In this embodiment, the distance from each point in the three-dimensional space to its adjacent control ball is calculated by a distance calculation formula.
Preferably, in S210, the position represents a randomly generated gene by a three-dimensional coordinate system (x, y, z), and the generated random coordinate values ensure that they are within the three-dimensional space.
Preferably, the method further comprises the steps of:
s110, if a target to be monitored is important, selecting a distribution control ball with the best shooting visual angle, positioning and placing the distribution control ball, and randomly generating positions of other distribution control balls; the viewing angle assessment is considered according to the following factors: (1) the size and definition of the target under the view angle of the control ball; (2) occlusion of the target at the viewing angle; (3) whether the motion trail of the target at the viewing angle is easier to track.
In this embodiment, for an object requiring a clear view angle, according to the size and definition of the object under the view angle of the ball, the ball with the highest definition can be selected in advance for positioning, and the surrounding is not shielded; whether the motion track of the target under the visual angle is easier to track or not can be understood that the target is monitored by the control ball, and the coverage of multiple visual angles is considered in the placement of the control ball, so that the motion of the target in different directions is covered as much as possible. The multi-view overlay may provide more comprehensive target information, helping the tracking system to better understand the motion behavior of the target. In the placing process of the control ball, a plurality of areas with overlapped visual angles can be intentionally arranged, so that the influence caused by the loss and shielding of the target in the visual field is reduced, and the tracking stability is improved.
Preferably, the method further comprises the steps of:
s800, performing simulation test on the generated optimal solution, evaluating the performance and effect of the optimal solution according to the simulation test result, and monitoring object recognition accuracy by evaluating coverage rate, overlapping degree and monitoring area.
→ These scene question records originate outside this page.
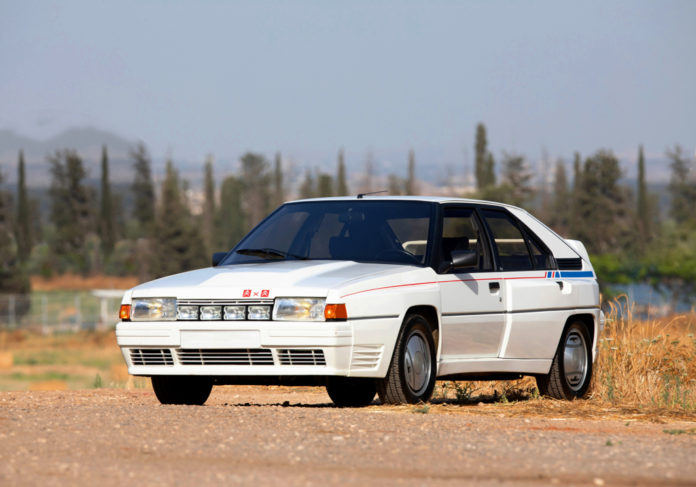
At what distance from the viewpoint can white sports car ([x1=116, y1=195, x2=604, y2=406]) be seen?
8828 millimetres

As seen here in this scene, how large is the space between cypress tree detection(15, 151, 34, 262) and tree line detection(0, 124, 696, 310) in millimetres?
87

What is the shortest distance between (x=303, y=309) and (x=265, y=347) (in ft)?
1.23

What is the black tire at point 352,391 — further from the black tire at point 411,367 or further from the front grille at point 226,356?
the front grille at point 226,356

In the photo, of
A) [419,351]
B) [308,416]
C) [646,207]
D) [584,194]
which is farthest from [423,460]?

In this embodiment, the test is performed by simulation means such as computer program simulation or mathematical modeling simulation, and the higher the coverage rate of the monitoring area is, the higher the score is; the less overlap, the higher the score; the higher the accuracy of monitoring object identification, the higher the score to evaluate the optimal model.
Preferably, the method further comprises the steps of:
and S810, if the overlapping degree is higher, expanding or shrinking the monitoring range by adjusting the field angle of one or more control balls, and repeating the steps S200 to S700 by a genetic algorithm to finish the optimal layout screening.
In this embodiment, the field angle of one or more control balls is adjusted, that is, the control balls with different field angles are selected to update and replace by different replacement parameters or different models, and iterative optimization is performed again by a genetic algorithm, so that the overlapping degree is continuously reduced, and the complexity of manual operation is reduced.
Preferably, in S500, one or more crossover points are selected, at which genes of two parent individuals are swapped, further comprising: the n control balls in each parent are marked with serial numbers in the three-dimensional space, when the cross point is selected, the serial numbers of the control balls are used as units for dividing, and the control balls with each serial number and the corresponding positions (x, y, z) are used as a gene exchange basis.
In this embodiment, each of the control balls has its corresponding serial number in space, and the serial numbers are exchanged and the corresponding three-dimensional coordinates are exchanged during the cross selection.
Preferably, in S600, a new gene is inserted, i.e., a new control sphere is added, to form a variant offspring individual, further comprising:
inserting new genes, arranging the newly added control balls in the three-dimensional space randomly, and giving new serial numbers.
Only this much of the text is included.